The recent move of the Biden administration to confine China’s access to specific software packages, such as that employed in OpenAI, which powers ChatGPT, has expanded the scope of discussions as to the feasibility of curbing the spread of artificial intelligence. Concerns arise as open-source AI models become popular because, to some extent, these regulations […]

The recent move of the Biden administration to confine China’s access to specific software packages, such as that employed in OpenAI, which powers ChatGPT, has expanded the scope of discussions as to the feasibility of curbing the spread of artificial intelligence. Concerns arise as open-source AI models become popular because, to some extent, these regulations can be rendered ineffective by this growing new trend.  

US tightens AI export controls

The US government tries to prevent the spread of AI tools that may be used for security violations by increasing export controls to stop supplying AI models that belong to particular owners. These new measures, which cover China and a few other countries, such as Russia and Iran, will make it harder to cognize and obtain technologies that are meant for warfare or cyber-attacks. It can be denominated as customized models, which are not open-source and are created by US-based tech leaders such as OpenAI, Google DeepMind, and Anthropic. 

While the US Commerce Department indulges in the process of drafting new regulations to implicate which control, on the other hand, the US intelligence community is working on new ways to collect and analyze data to further target and disrupt terrorist activities within and beyond the US borders. Such sanctions come after years of prior blocks on exporting better AI apparatus to China, which have significantly hit the largest US producers, such as Nvidia. Nvidia has hence begun to ship out less capable chips that need no special export license to appeal to the markets outside the US. 

Open-source AI models challenge export curbs

However, even though these regulations are specifically aimed at excluding embedded AI models, there is a growing trend of embracing open-source models in the industry, which, in turn, may, in some instances, result in the weakening of these measures. Open-source models are open, which means the code and training data are those that anybody can get from anywhere globally. This is clearly demonstrated by Meta’s recent plan to release its LLaMA 3 model as open source and Google’s intended roll-out of the family of open models, and it leads to questions about whether there will be a desired achievement if the access to proprietary models will stay closed. 

GlobalData senior analyst Josep Bori remarks that the movement toward open source makes the regulations less meaningful due to the fact that there is no patent protection; hence, any non-proprietary model can be accessed free of charge and used by everyone. Although it seems easy to do that so far, he argues that controlling AI technology is even harder than we know. 

Growing limitations in the East due to the restriction of AI diffusion in this way is capable of splitting the sphere of technology and developing long-term challenges that might affect the system of global artificial intelligence. Christoph Cemper, CEO of AIPRM, is rather skeptical that the end-of-the-world case scenario would not hinder the development of secure AI systems. Up until now, doing AI research has mostly been a global endeavor, and international cooperation has been on the rise. Still, authoritarian countries could try to split the field, and this could have a negative impact on progress. 

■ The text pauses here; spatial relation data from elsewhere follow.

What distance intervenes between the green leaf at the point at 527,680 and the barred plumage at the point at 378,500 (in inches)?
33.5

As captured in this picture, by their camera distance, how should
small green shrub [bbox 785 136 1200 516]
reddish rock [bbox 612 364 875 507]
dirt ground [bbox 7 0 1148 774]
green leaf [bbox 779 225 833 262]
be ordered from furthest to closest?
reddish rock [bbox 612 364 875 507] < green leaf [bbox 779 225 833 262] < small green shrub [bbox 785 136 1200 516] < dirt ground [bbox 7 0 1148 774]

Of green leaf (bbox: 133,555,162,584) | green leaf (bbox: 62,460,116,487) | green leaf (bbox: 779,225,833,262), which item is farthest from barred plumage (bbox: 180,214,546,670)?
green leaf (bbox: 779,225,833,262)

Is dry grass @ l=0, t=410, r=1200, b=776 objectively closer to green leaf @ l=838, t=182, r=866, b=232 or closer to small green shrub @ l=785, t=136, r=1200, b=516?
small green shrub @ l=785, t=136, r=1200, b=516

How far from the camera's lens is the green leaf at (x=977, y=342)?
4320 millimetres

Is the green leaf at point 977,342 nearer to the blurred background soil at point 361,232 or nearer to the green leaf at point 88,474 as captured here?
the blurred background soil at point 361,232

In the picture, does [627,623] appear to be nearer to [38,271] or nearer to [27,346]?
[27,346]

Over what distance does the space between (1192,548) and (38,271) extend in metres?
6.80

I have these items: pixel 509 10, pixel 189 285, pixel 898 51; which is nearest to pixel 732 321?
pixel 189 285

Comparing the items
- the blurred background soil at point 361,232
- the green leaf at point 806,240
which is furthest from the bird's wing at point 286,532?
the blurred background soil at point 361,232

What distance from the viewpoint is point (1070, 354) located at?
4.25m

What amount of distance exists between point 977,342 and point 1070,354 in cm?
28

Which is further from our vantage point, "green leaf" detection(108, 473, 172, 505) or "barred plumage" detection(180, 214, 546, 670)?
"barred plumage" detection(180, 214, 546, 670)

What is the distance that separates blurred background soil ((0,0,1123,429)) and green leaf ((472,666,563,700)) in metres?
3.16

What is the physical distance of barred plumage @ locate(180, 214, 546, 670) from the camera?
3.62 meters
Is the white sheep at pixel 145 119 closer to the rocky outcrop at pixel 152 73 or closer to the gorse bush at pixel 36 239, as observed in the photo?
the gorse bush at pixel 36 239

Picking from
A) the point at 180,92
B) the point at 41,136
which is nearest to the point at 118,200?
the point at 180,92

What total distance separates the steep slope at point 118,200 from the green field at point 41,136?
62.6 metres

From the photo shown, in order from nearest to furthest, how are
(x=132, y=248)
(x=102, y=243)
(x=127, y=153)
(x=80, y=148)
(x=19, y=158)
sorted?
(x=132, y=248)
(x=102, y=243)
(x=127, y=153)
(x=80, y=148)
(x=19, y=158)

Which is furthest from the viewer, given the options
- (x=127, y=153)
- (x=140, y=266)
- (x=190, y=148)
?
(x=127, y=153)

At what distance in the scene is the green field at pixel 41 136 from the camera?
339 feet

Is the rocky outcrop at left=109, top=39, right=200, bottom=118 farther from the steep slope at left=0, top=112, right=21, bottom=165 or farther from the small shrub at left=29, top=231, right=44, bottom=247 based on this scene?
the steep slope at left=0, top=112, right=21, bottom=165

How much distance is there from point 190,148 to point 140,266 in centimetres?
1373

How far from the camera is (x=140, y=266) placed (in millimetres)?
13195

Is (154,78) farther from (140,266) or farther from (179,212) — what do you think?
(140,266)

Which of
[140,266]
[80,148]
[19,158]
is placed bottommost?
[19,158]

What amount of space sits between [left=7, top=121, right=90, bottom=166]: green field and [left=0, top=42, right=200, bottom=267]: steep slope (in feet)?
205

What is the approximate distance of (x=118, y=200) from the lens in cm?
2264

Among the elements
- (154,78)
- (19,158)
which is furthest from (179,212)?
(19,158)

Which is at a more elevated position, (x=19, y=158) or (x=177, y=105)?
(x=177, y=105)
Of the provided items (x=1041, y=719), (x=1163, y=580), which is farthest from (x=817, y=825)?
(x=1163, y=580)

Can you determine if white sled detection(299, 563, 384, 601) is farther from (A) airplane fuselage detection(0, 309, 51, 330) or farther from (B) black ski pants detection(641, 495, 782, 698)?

The situation could arise of the basement ones as another parallel AI ecosystem could interfere with global trade and thus may have a great impact on businesses depending on cross-border supply chains. Existing practice, which is dependent on cooperation between US firms and Huawei companies, is in danger now because new restrictions might break up this long-time practice. A collateral effect of AI that has now obviously affected access seems unwise when it is cooperatively done to address the grand challenges that exist today for humanity, says Cemper.  

Global implications for the AI market

The AI market is surely still experiencing some restricting issues, which shows a high level of growth. A market analysis by GlobalData reckons that the world market of AI will hit a value of $909 billion by 2030, and the compound annual growth rate (CAGR) from 2022 will be 35%. Henceforth, the AI chips market is forecasted at about £116 billion in total value by 2030 due to the increasing demand from different sectors of the economy. 

Evolving regulations could transform the global value chains and restructure industries, which could sound like the death knell for companies’ profits if they have to devise new business strategies. It is highly speculated that the recent constricting of export controls is directly proportional to a fierce struggle to win over technology firms from the US and China. It is a catalyst for innovation on both sides, with a potential reduction in collaboration. 

The competency of the US administration’s solution will be predicted by how the mentioned measures manage to decelerate competitors’ frenzied procurement of AI technology without compromising innovation or adding to the two countries’ economic woes.